In a state stratified to a large extent by race and wealth, the mostly white students in tony Westfield say that they live in a privileged “bubble,” while the Cedarbrook students in Plainfield are nearly all black and Hispanic, and two-thirds of them are poor enough to qualify for free or reduced lunches. On Tuesday, the day after Martin Luther King’s Birthday, 130 of the eighth graders who have been reading Steinbeck side by side, trading questions via Wikispaces, Skype and visits to each others’ schools, will gather for the final chapter in a project that sought to teach them as much about themselves as about Lennie and George.

“If you become experts in Steinbeck, beautiful, but that’s not my goal,” Matthew Kalafat, a Westfield teacher, told his class of 13 students — 11 white, 2 Asian — holding well-thumbed hardcover books in first period the other day. “This is just a tool to get us to understand our world.”

In a previous lesson, the students had discussed Crooks, the first black character in their readings this year, and many were less sympathetic to Curley’s wife after she had threatened to lynch Crooks. Now, perched on a stool, Mr. Kalafat asked: Was Curley’s wife being unfairly judged by the migrant workers? By the students?

“That never happens in middle school, right?” said Mr. Kalafat, who has also taught in Plainfield and neighboring Scotch Plains. “Kids in Plainfield, Scotch Plains and Westfield are all guilty of being the men on the ranch. You get the metaphor?”

Westfield and Plainfield are linked by a railroad line, but little else connects their residents.
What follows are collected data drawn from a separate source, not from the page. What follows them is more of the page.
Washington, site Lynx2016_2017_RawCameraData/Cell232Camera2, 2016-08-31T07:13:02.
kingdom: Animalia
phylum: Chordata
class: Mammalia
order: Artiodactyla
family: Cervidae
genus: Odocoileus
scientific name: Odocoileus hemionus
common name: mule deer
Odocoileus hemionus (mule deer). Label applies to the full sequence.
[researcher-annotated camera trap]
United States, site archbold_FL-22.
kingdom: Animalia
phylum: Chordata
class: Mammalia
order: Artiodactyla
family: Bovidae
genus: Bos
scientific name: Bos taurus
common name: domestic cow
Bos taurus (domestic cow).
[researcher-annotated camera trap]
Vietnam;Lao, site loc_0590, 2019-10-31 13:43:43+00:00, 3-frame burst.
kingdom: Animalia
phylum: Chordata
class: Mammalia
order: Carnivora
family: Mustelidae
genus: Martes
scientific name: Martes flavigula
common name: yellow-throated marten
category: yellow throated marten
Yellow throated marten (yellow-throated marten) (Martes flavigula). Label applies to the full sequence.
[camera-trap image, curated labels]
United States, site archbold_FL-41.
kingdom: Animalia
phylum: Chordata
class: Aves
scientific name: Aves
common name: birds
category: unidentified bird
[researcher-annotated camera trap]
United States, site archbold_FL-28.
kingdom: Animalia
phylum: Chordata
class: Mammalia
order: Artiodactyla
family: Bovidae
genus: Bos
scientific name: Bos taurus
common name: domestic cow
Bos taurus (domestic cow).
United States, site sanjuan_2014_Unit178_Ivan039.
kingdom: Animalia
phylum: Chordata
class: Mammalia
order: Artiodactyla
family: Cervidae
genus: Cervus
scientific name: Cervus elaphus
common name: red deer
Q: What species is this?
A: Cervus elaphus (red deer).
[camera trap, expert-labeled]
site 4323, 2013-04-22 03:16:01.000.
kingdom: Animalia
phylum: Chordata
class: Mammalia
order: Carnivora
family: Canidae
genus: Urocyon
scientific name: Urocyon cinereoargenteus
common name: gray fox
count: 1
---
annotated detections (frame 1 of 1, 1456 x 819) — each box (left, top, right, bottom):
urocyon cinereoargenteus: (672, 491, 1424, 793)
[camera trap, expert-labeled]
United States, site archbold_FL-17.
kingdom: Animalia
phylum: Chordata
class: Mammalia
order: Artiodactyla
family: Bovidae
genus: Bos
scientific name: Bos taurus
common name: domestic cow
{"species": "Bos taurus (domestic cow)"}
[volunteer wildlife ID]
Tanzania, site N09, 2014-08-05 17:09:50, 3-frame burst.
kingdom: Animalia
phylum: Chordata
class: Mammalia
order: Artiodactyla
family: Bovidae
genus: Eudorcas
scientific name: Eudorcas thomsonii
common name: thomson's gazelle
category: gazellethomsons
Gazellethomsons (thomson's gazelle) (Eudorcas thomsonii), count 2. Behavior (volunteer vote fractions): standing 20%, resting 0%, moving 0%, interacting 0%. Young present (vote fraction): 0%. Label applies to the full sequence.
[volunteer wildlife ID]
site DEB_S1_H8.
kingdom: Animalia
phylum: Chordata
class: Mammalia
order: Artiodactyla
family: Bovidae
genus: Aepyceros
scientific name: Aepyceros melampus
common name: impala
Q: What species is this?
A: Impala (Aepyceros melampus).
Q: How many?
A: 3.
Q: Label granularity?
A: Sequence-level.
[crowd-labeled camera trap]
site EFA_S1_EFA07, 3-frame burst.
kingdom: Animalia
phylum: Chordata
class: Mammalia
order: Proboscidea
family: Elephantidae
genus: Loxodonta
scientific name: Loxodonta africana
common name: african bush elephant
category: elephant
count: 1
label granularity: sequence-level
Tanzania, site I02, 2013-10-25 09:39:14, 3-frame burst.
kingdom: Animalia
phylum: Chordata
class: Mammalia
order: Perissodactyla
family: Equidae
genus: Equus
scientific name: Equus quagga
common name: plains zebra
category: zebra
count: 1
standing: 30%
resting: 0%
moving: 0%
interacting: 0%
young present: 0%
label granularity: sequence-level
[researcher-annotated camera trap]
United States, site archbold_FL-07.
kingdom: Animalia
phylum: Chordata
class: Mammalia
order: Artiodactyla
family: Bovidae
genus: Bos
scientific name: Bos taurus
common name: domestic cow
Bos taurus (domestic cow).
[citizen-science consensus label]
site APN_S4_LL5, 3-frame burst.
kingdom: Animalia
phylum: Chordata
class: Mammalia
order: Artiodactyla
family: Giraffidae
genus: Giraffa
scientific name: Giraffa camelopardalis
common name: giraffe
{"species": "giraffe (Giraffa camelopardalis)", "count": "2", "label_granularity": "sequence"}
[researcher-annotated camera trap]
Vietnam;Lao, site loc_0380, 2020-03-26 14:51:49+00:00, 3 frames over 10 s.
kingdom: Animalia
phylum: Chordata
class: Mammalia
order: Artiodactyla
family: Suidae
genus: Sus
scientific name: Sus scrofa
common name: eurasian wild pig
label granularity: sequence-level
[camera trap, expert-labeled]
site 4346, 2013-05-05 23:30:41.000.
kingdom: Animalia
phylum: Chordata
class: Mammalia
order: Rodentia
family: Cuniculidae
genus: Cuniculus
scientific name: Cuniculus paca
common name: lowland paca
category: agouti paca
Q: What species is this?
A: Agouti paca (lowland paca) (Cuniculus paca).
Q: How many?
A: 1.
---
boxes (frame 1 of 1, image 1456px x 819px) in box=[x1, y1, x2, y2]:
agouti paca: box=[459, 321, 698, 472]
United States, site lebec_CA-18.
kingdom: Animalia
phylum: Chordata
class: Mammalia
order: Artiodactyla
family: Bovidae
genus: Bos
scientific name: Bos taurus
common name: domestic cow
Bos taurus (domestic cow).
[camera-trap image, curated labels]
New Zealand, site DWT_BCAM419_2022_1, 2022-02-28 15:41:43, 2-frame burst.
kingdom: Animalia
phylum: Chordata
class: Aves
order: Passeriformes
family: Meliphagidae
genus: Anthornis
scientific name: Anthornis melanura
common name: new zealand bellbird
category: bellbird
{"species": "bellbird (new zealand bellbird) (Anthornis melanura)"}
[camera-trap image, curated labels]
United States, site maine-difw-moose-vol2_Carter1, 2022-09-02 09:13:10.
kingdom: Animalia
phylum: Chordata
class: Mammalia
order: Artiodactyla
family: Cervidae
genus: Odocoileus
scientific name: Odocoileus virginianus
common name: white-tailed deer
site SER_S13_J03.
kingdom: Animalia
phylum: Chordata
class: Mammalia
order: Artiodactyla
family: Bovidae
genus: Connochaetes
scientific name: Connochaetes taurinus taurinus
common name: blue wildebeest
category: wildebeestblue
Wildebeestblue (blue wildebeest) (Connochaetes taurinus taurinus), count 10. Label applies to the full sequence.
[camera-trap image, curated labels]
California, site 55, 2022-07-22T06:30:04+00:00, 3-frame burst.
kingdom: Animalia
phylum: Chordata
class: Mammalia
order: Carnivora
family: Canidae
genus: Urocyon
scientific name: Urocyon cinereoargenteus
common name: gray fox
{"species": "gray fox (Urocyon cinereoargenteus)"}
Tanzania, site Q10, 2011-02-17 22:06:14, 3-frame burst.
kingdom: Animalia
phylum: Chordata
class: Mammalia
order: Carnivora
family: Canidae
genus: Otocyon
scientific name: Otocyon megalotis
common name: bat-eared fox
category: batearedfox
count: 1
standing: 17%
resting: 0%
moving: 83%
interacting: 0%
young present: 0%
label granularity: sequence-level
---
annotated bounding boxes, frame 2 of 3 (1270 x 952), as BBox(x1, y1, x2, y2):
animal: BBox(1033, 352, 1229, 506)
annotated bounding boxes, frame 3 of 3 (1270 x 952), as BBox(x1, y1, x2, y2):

Westfield teenagers say they have passed through Plainfield — and found it run-down and unappealing — on the way to the Dairy Queen or McDonald’s. Plainfield students say they cannot afford to go to the restaurants and boutiques in Westfield’s downtown.

During a Nov. 21 session that kicked off the project, Plainfield students were asked to describe Westfield. They came up with “snotty,” “rich,” “clean” and “fantasy.”

Westfield students countered with their own stereotypes about Plainfield: “fried chicken,” “hair salons,” “ghetto,” “gangs.”

Asaiah Edwards, a Plainfield student who had never stepped foot in Westfield, said he was struck by the differences between the schools: Roosevelt’s building was three floors to Cedarbrook’s one and offered more choices in the cafeteria. “I didn’t see any African-Americans there,” he added. “I actually haven’t been to a school like that before.”

But over Steinbeck and sandwiches at that first meeting, the students began to find connections. They love the same music (hip-hop), though not necessarily the same clothes (Banana Republic in Westfield, Aéropostale in Plainfield). They strive to have friends and go to good colleges.

“When I went to their school, I thought it was going to be really boring,” said Kennedy Adams, 14, of Plainfield. “But then they started to actually talk to me, and I understood they were going through the same things I’m going through.”